--- Start of Records for this exercise ---

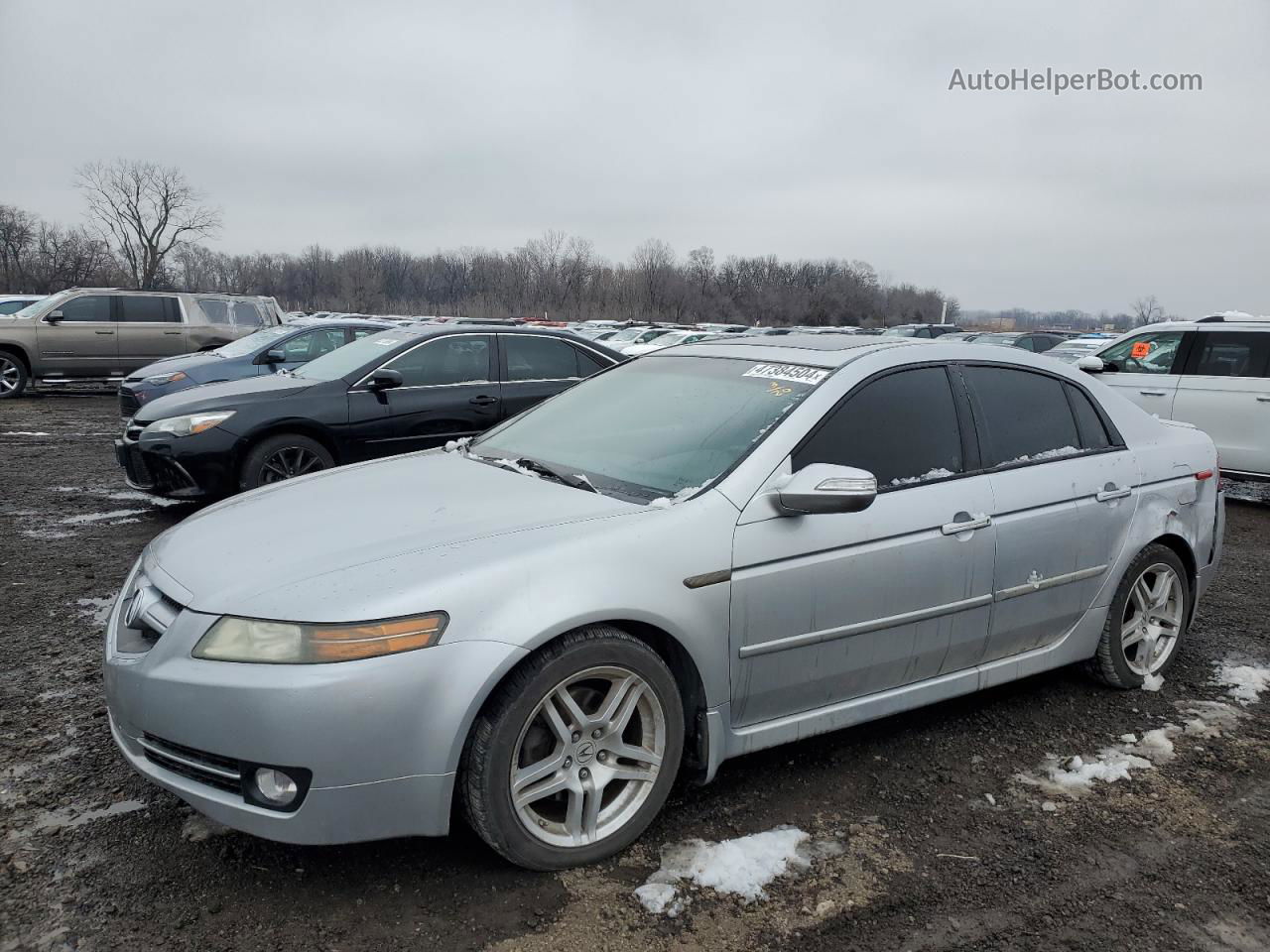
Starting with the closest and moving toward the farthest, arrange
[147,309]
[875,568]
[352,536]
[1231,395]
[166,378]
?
[352,536] < [875,568] < [1231,395] < [166,378] < [147,309]

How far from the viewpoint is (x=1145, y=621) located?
4273 mm

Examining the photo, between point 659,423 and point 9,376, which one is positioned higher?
point 659,423

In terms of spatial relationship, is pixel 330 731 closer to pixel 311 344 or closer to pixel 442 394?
pixel 442 394

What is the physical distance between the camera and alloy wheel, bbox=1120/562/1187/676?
421 cm

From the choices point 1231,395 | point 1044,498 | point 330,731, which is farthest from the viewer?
Answer: point 1231,395

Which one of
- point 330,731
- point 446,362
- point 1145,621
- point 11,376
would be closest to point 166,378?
point 446,362

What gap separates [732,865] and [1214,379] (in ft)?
28.0

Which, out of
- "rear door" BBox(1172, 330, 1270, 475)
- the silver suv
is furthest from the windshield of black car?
"rear door" BBox(1172, 330, 1270, 475)

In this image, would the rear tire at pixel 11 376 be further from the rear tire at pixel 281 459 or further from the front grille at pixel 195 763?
the front grille at pixel 195 763

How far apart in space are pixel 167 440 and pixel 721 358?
4.72m

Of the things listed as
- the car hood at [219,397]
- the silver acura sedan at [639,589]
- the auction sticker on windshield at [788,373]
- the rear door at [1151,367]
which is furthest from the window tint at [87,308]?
the auction sticker on windshield at [788,373]

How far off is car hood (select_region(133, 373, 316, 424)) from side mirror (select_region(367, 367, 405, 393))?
1.43ft

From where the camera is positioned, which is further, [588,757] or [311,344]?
[311,344]

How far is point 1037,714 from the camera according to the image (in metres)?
4.00
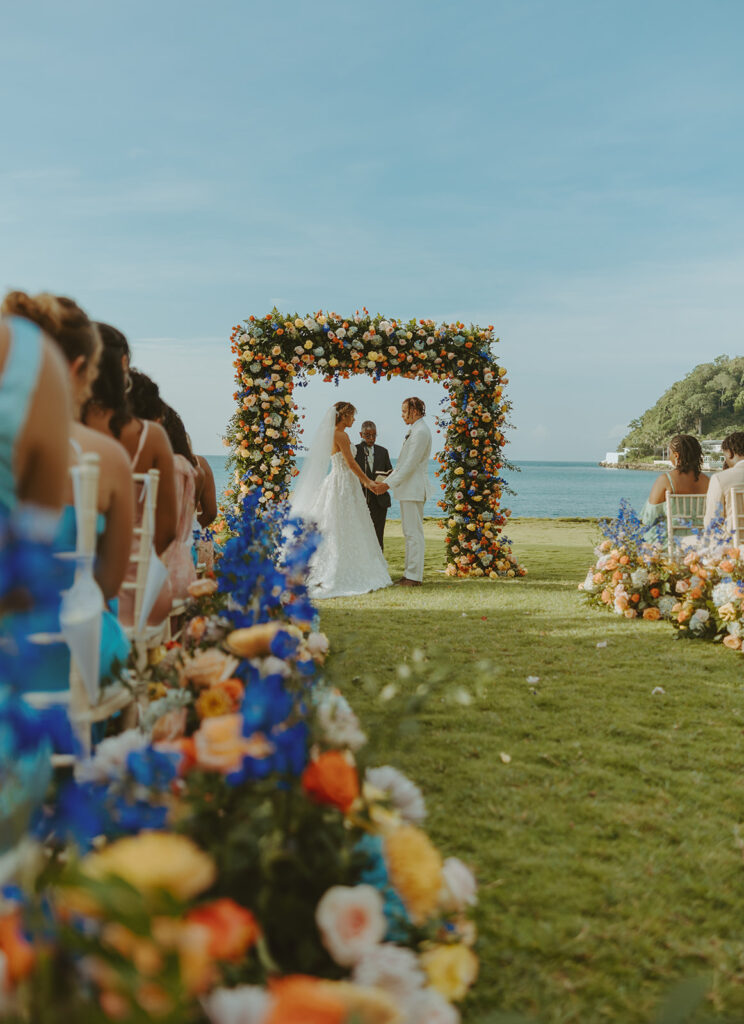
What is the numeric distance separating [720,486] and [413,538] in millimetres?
3789

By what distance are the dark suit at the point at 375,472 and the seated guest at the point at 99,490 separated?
781cm

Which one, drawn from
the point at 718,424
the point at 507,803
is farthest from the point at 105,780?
the point at 718,424

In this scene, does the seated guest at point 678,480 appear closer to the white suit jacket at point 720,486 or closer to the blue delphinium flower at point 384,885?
the white suit jacket at point 720,486

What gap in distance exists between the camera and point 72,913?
0.84 meters

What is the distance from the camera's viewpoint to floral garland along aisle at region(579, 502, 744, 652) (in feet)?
18.5

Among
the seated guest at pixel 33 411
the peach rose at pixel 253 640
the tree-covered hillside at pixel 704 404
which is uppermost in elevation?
the tree-covered hillside at pixel 704 404

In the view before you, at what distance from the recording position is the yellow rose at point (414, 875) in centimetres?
116

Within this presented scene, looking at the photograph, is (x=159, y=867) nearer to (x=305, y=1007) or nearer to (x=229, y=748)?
(x=305, y=1007)

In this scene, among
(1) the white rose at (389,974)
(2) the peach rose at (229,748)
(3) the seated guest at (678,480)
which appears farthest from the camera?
(3) the seated guest at (678,480)

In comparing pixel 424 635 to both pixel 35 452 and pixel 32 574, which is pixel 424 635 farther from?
pixel 32 574

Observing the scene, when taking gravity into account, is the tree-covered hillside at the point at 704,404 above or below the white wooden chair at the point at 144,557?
above

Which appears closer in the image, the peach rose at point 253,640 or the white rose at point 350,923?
the white rose at point 350,923

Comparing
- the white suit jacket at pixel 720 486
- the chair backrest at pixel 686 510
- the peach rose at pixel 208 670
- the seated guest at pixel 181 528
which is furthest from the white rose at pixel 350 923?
the chair backrest at pixel 686 510

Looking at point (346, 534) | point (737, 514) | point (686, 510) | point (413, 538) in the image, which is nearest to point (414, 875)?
point (737, 514)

--- End of Records for this exercise ---

*What the exercise asks:*
Rewrite all of the records above with "closest" changed to "nearest" and everything else kept the same, omitting the pictures from your answer.

*The reply:*
Starting with the nearest and moving toward the farthest, arrange
[147,309]
[875,568]
[352,536]
[1231,395]
[166,378]
?
[352,536] < [875,568] < [1231,395] < [166,378] < [147,309]

How far from the viewpoint is (x=1145, y=621) located?
4273 mm

Examining the photo, between point 659,423 and point 9,376, which one is positioned higher?
point 659,423

In terms of spatial relationship, is pixel 330 731 closer to pixel 311 344 or closer to pixel 442 394?
pixel 442 394

What is the physical distance between the camera and alloy wheel, bbox=1120/562/1187/676?
421 cm

From the choices point 1231,395 | point 1044,498 | point 330,731, which is farthest from the viewer?
Answer: point 1231,395

Which one of
- point 330,731
- point 446,362
- point 1145,621
- point 11,376
would be nearest to point 166,378?
point 446,362

What gap separates [732,865] and [1214,379] (in ft)?
28.0

Which, out of
- "rear door" BBox(1172, 330, 1270, 475)
- the silver suv
is furthest from the windshield of black car?
"rear door" BBox(1172, 330, 1270, 475)

In this image, would the rear tire at pixel 11 376 be further from the rear tire at pixel 281 459 or further from the front grille at pixel 195 763?
the front grille at pixel 195 763

How far apart in space are pixel 167 440 and pixel 721 358?
4.72m

Of the things listed as
- the car hood at [219,397]
- the silver acura sedan at [639,589]
- the auction sticker on windshield at [788,373]
- the rear door at [1151,367]
which is furthest from the window tint at [87,308]?
the auction sticker on windshield at [788,373]

How far off is car hood (select_region(133, 373, 316, 424)) from side mirror (select_region(367, 367, 405, 393))?
1.43ft

From where the camera is positioned, which is further, [588,757] or [311,344]?
[311,344]

How far is point 1037,714 from the camera according to the image (in metres)?
4.00
What is the numeric distance separating [720,486] and [413,538] in millimetres?
3789

By what distance are the dark suit at the point at 375,472 and the seated guest at the point at 99,490 separated?
781cm

Which one, drawn from
the point at 718,424
the point at 507,803
is farthest from the point at 105,780?
the point at 718,424

In this scene, does the seated guest at point 678,480 appear closer to the white suit jacket at point 720,486 or closer to the blue delphinium flower at point 384,885?
the white suit jacket at point 720,486

What gap in distance exists between the camera and point 72,913?
0.84 meters

What is the distance from the camera's viewpoint to floral garland along aisle at region(579, 502, 744, 652) (in feet)?
18.5

Among
the seated guest at pixel 33 411
the peach rose at pixel 253 640
the tree-covered hillside at pixel 704 404
which is uppermost in elevation?
the tree-covered hillside at pixel 704 404

In the view before you, at what distance from the recording position is the yellow rose at point (414, 875) in centimetres?
116

Within this presented scene, looking at the photograph, is (x=159, y=867) nearer to (x=305, y=1007) or nearer to (x=229, y=748)?
(x=305, y=1007)

In this scene, among
(1) the white rose at (389,974)
(2) the peach rose at (229,748)
(3) the seated guest at (678,480)
which appears farthest from the camera?
(3) the seated guest at (678,480)

In comparing pixel 424 635 to both pixel 35 452 and pixel 32 574, which is pixel 424 635 farther from?
pixel 32 574

Observing the scene, when taking gravity into account, is the tree-covered hillside at the point at 704,404 above or below the white wooden chair at the point at 144,557?
above

Which appears closer in the image, the peach rose at point 253,640 or the white rose at point 350,923?
the white rose at point 350,923

Comparing
- the white suit jacket at pixel 720 486
- the chair backrest at pixel 686 510
- the peach rose at pixel 208 670
- the seated guest at pixel 181 528
which is furthest from the white rose at pixel 350 923?
the chair backrest at pixel 686 510

Looking at point (346, 534) | point (737, 514) | point (686, 510) | point (413, 538) in the image, which is nearest to point (414, 875)?
point (737, 514)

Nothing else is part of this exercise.